El personalísimo mix que les propuso Pedro Rubio les encantó porque el proyecto incluía la creación de una caja neutra, con volúmenes limpios y puros, pero también un interiorismo con vida propia, buscando la sorpresa mediante elementos arquitectónicos insospechados –como los murales de algunas paredes–, muebles a medida de diseño propio, la introducción de piezas artísticas destacadas con peanas, bodegones decorativos con elementos de distintos caracteres y estilos, y algún guiño radical con piezas ultramodernas.

El resultado es magnífico, una decoración creativa y rica que participa del «clasicismo contemporáneo», como apunta el interiorista. Maderas de wengé en los suelos, de cerezo o roble para algunos muebles y superficies lacadas dialogan con otras estudiadamente desgastadas y tapicerías de terciopelo, cuero... Todo conforma un escenario equilibrado que permite disfrutar de piezas artísticas que conservan su identidad aunque se hayan dispuesto en grupo. El secreto, nos explica Pedro, es que «todos los elementos tengan una relación cromática, pero que a la vez establezcan contrastes».

IDEAS DEL INTERIORISTA

Paredes con truco. Tanto en el salón como en el dormitorio principal, el decorador apostó por destacar algunos muros con espejos –al estilo de los años 30–, con paneles de madera lacada de wengé, que, además, aportan calidez y profundidad al espacio.
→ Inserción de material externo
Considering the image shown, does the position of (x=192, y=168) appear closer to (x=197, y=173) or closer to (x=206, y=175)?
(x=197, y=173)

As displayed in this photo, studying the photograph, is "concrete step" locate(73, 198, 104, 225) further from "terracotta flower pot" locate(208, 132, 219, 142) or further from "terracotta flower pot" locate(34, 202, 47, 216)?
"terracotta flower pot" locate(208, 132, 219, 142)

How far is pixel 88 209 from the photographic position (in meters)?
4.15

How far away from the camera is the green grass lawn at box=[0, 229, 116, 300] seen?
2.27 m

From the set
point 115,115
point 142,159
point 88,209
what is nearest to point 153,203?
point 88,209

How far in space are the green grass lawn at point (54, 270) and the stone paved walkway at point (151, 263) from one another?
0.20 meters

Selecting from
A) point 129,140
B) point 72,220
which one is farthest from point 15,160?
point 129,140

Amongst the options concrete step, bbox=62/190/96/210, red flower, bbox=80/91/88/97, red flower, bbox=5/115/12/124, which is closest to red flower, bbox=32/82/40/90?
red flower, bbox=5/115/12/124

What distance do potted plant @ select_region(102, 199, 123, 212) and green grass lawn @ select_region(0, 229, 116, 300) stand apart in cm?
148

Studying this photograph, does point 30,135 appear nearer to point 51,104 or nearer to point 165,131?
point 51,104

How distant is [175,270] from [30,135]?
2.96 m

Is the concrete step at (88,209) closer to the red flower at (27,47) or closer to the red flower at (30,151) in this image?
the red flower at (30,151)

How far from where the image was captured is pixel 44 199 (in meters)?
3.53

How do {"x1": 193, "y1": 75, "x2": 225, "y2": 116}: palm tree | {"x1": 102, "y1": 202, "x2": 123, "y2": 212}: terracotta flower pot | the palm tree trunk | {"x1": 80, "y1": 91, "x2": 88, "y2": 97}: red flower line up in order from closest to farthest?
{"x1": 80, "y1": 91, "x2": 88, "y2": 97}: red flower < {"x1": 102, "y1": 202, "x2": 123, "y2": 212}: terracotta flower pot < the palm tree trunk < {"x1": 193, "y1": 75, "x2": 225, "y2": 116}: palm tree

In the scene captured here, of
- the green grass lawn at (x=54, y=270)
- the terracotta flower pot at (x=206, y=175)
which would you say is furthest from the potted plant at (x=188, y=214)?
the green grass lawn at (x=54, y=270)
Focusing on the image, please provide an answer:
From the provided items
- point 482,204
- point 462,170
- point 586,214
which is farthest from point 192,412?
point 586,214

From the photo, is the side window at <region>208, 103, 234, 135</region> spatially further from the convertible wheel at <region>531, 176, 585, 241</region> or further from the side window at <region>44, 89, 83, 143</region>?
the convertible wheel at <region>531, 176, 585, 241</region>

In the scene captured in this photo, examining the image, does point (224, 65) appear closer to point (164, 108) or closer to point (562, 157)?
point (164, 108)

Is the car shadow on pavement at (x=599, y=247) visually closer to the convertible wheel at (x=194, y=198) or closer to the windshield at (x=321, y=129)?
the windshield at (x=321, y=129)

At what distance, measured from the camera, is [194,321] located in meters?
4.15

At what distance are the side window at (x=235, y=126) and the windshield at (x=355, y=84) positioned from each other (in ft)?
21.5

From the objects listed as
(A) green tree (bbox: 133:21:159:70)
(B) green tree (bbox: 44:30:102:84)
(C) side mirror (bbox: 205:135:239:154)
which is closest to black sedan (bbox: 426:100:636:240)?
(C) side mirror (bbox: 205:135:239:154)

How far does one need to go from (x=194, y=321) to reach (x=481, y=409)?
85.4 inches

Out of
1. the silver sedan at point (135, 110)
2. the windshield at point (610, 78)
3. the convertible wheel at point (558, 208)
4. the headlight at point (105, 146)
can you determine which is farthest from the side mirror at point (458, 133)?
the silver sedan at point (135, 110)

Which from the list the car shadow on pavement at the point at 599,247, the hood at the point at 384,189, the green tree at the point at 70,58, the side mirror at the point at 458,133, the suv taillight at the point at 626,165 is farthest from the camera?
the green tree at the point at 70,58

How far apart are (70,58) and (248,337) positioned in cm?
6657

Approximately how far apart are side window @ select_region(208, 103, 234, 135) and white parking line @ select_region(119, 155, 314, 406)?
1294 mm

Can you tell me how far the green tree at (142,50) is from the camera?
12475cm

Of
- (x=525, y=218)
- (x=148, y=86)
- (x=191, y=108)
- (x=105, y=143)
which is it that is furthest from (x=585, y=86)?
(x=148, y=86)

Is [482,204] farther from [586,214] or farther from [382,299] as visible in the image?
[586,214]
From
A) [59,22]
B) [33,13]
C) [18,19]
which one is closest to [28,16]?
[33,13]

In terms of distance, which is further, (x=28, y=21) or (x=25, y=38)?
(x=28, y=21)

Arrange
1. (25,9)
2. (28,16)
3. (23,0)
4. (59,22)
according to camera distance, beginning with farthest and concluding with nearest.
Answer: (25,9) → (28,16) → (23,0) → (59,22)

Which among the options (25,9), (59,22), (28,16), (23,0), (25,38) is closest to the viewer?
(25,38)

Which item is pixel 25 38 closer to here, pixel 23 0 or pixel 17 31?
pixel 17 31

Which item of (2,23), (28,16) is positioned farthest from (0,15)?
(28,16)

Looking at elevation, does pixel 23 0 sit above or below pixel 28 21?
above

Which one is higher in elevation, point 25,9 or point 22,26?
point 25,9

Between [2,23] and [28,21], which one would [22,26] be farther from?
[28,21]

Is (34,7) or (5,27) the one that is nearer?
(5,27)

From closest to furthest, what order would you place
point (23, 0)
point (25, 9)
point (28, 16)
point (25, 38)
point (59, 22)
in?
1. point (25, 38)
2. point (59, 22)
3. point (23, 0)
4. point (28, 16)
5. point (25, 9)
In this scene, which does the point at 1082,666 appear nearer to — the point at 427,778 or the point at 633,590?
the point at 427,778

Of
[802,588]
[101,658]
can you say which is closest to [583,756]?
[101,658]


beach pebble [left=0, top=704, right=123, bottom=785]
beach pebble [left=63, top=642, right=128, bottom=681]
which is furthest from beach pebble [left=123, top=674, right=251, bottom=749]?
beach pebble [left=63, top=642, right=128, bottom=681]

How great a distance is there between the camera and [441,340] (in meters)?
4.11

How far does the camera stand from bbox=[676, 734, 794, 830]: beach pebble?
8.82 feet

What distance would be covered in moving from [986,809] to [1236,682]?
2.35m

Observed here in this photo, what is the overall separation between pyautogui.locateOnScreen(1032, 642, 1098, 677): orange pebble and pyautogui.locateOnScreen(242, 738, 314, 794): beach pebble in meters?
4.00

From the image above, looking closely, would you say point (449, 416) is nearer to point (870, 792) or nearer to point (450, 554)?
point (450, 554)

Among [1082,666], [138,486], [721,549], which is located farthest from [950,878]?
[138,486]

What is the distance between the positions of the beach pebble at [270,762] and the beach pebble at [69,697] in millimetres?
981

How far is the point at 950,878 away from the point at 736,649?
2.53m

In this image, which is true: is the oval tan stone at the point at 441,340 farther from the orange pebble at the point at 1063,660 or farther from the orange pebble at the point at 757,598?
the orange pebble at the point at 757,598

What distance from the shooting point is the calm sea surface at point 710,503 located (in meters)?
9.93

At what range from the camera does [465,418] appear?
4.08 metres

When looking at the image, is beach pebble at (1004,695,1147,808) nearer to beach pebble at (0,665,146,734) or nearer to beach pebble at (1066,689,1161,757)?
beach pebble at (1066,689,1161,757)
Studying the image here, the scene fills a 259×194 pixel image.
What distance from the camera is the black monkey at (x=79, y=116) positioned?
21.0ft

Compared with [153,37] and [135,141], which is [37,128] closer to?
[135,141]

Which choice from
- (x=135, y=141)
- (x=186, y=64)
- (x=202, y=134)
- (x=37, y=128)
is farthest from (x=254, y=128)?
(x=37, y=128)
Baño ingenioso. El tabique donde se apoya el mueble bajolavabo volado divide la estancia en dos: a un lado queda el área de la bañera XXL y los sanitarios; al otro, la zona de tocador con dos lavamanos y ducha doble. Así, compartir el baño resulta cómodo y práctico.

Agrupar las colecciones. Por toda la casa se aprecian composiciones creadas a partir de recuerdos y piezas antiguas (africanas, chinas, europeas...) realzadas con otros elementos de corte ultramoderno. Una fórmula que eleva el interés y aporta carisma a la atmósfera.